Hacker News new | ask | show | jobs
by WorldMaker 1428 days ago
The ill-fated XHTML 2.0 was where the academics with actual interest in the semantic meanings of tags got too busy trying to cardinalize their semantic meanings. My understanding was that HTML5 "imported" some of the tag names but never had an interest in the intended semantic meanings as that was part of the schism that killed XHTML 2.0 and was something HTML5 wanted to avoid entirely for pragmatic reasons.
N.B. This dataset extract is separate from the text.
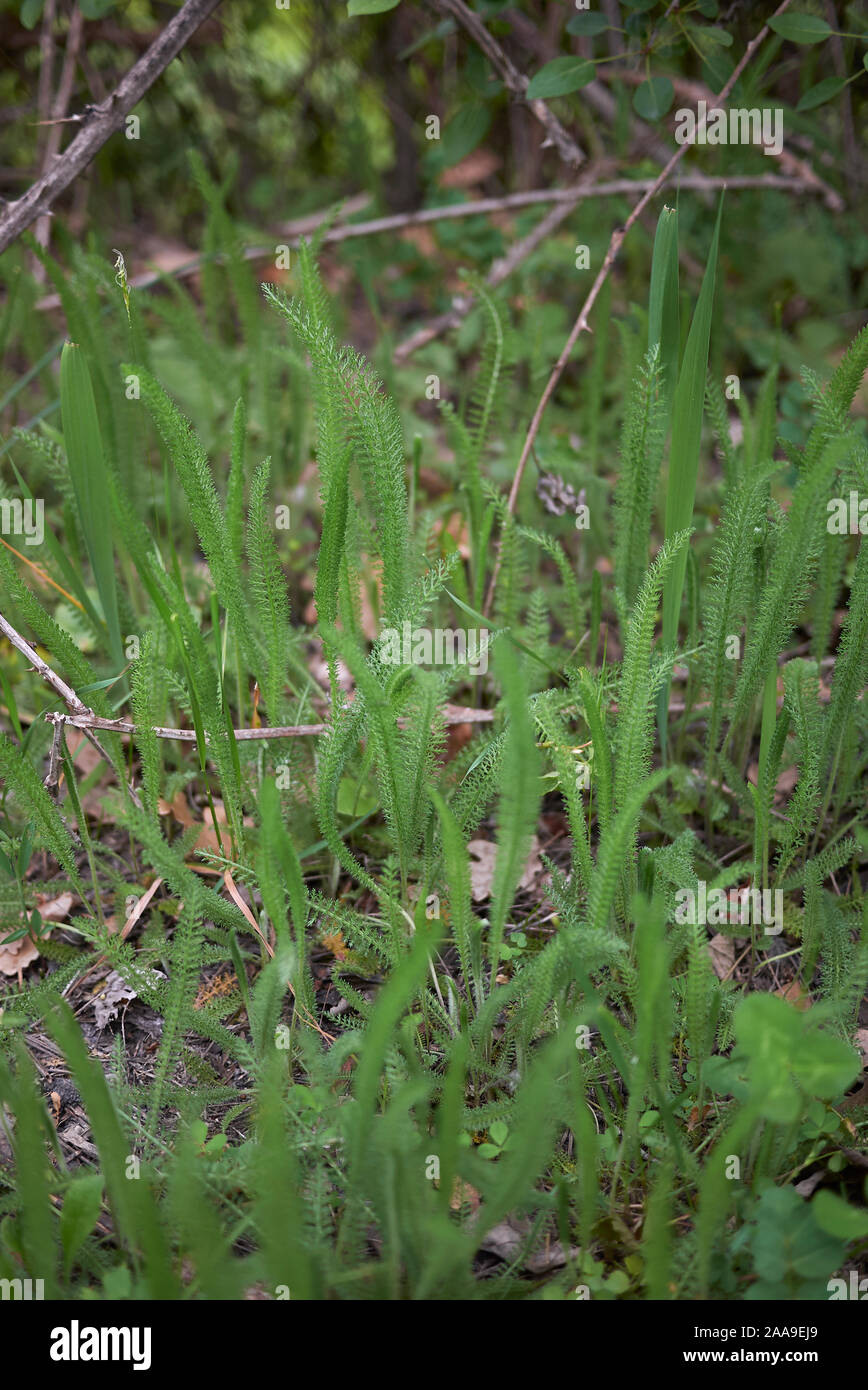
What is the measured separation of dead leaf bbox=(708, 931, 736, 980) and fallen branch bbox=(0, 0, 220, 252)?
1668mm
Under that understanding I think you can probably still find interesting semantic versions of these tags in the XHTML 2.0 mailing lists and schism discussions. They aren't relevant to HTML's present, but might be interesting for someone truly curious about the path not taken in semantic HTML (the path unlikely at this point to ever be taken).

2 comments

I was curious so I compared the list of element tags between HTML 4.0 and XHTML 2.0, excluding the XForms module. Excluding XForms tags from XHTML 2.0, the former has 91 tags, reduced to 67 in the latter.

XHTML 2.0 removed 42 tags: acronym, applet, area, b, base, basefont, bdo, big, button, center, dir, fieldset, font, form, frame, frameset, h1, h2, h3, h4, h5, h6, hr, i, iframe, input, isindex, label, legend, map, menu, noframes, noscript, optgroup, option, s, select, small, strike, textarea, tt, u.
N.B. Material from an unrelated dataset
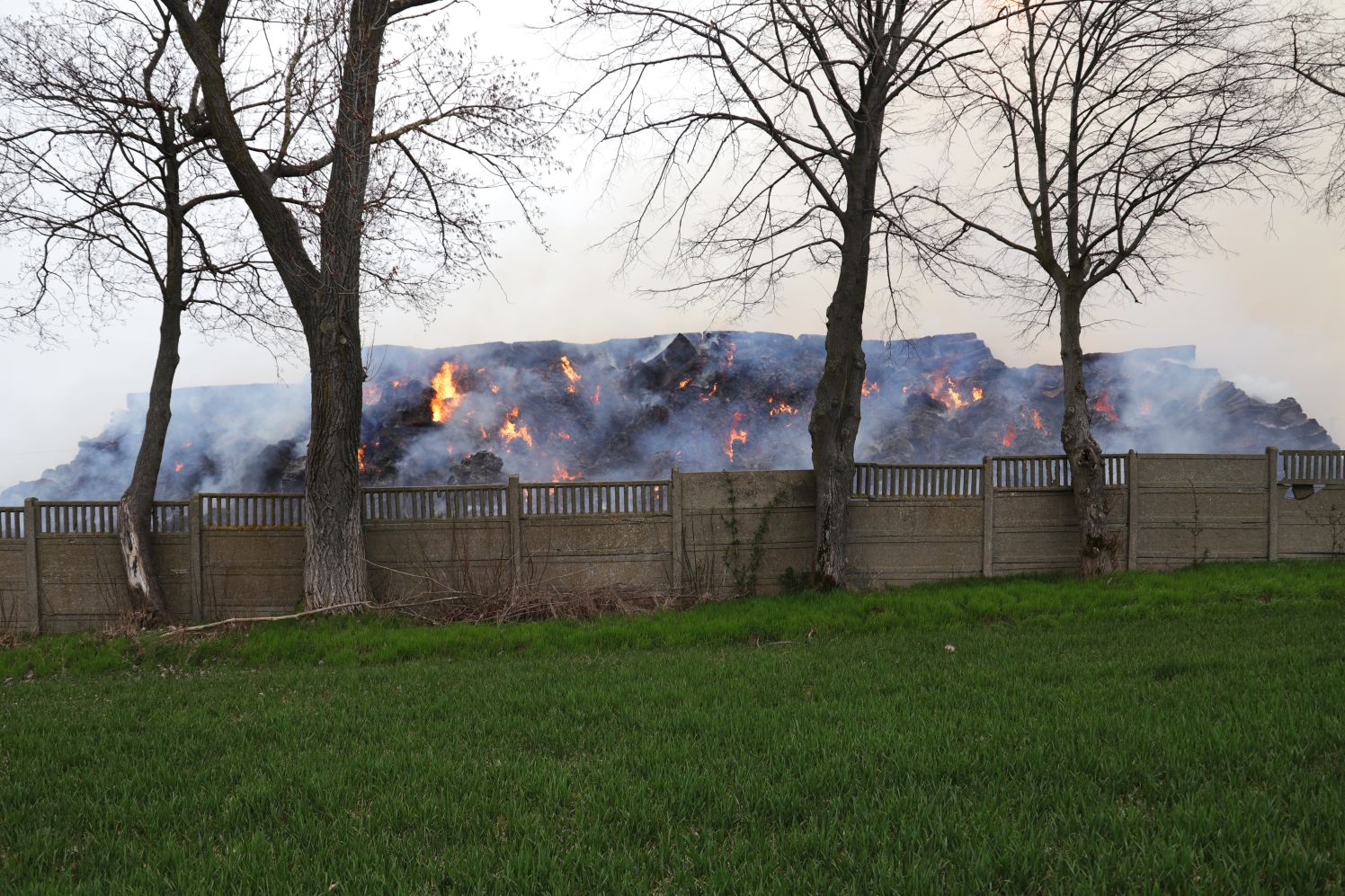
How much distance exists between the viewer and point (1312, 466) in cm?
1469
XHTML 2.0 added 18 tags: access, action, addEventListener, blockcode, di, dispatchEvent, heading, l, legacyheadings, listener, preventDefault, removeEventListener, ruby, section, separator, standby, stopPropagation, summary,

AFAICT, XHTML 2.0 reorganized tags into modules, yes, but didn't actually try to expand the set of semantic tags, except for XForms--the XForms module looks really complex. And those module groupings were more concerned with functionality, not content semantics, per se.

FWIW, here are the XForms 2.0 tags: action, delete, dispatch, group, input, insert, load, message, model, output, range, rebuild, recalculate, refresh, repeat, reset, revalidate, secret, select1, select, send, setfocus, setindex, setvalue, submit, switch, textarea, trigger, upload

By contrast, HTML5 looks to have added more semantic tags, and more incoherently. HTML5 has 111 elements (excluding math and svg).
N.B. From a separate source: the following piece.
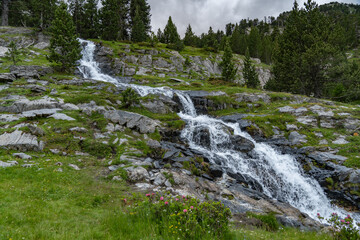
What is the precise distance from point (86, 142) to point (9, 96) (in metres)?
13.0

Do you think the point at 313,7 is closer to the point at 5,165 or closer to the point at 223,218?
A: the point at 223,218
HTML5 removed 14 tags: acronym, applet, basefont, big, center, dir, font, frame, frameset, isindex, noframes, param, strike, tt

HTML5 added 34 tags: article, aside, audio, bdi, canvas, data, datalist, details, dialog, embed, figcaption, figure, footer, header, hgroup, main, mark, meter, nav, output, picture, progress, rp, rt, ruby, section, slot, source, summary, template, time, track, video, wbr

Source: https://www.w3.org/TR/html4/index/elements.html, https://www.w3.org/TR/xhtml2/elements.html, https://html.spec.whatwg.org/multipage/indices.html#elements...

As far as I recall, that "final" draft of the XHTML 2.0 that W3 posted is "post-schism" just to get something out to compete with the growing momentum of HTML5 and kick the semantic can down the road again to XHTML 3.0 (after most of the damage of the schism was already done). I recall early XHTML 2 drafts had at least article, aside, section, hgroup, and others. I don't know where you would track down such drafts other than combing ancient mailing list archives.
Section and article makes sense as "parts of a book". However, unlike HTML, article is always hierarchy bellow section, it is actually bellow paragraphs. This schema is common in legal texts in many languages, I don't know if this is the case in EUA.

The hgroup elements also seems to be related to this.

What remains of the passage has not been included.